Sir Jonathan Wolfe Miller

Sir Jonathan Wolfe Miller (Avatar)

1934-2019

Vol XII

Web

Sir Jonathan Wolfe Miller

1934-2019

Vol XII

Web

b.21 July 1934 d.27 November 2019

Kt(2002) CBE(1983) BA Cantab(1956) MB BChir(1959) Hon DLitt Leicester(1981) Hon RA(1991) Hon DLitt Cantab(1996) FRCP(1997) FRCP Edin(1998)

Sir Jonathan Miller, after qualifying in medicine and completing appointments as a junior doctor, changed career direction to become one of the most outstanding creative talents of his generation. His highly original mind led him to make significant contributions to cultural life in Britain and abroad, first as a performer and then as a director of television documentaries, of theatre and, above all, of classical opera.

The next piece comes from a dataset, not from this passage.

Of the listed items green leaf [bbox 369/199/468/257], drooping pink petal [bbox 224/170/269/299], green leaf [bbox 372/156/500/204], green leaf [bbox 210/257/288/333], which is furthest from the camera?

Miller was born in London, the child of two intellectual Jewish parents. His father, Emanuel Miller played an important part in the early development of child and adolescent psychiatry in the UK. As well as being an accomplished artist, he had a profound knowledge of anthropology and history. Miller’s mother, Betty Miller née Bergson-Spiro, was a novelist and literary critic, who wrote a well-regarded portrait of the poet, Robert Browning. She suffered from young-onset dementia.

After education at St Paul’s School, London, where he met his lifelong friend Oliver Sacks and became fascinated with the biological sciences, Miller won an open scholarship to St John’s College, Cambridge. At Cambridge, where his distinctive appearance (very tall, ginger hair, jeans and bare foot in the street) made him stand out, he wrote sketches for and acted in Footlights revues. After graduating with a degree in natural sciences, he then transferred to UCH Medical School, London, for clinical training. An outstanding medical student, he introduced new cultural activities into the school with evenings of poetry and prose and lectures by outstanding literary figures. He also edited the UCH magazine and directed the 1957 Christmas revue. The final, hilarious sketch of this revue, in which, to the accompaniment of a rendering of The twelve days of Christmas, he played the recipient of increasingly unwelcome gifts culminating in 12 drummers drumming, is still remembered by those who saw it.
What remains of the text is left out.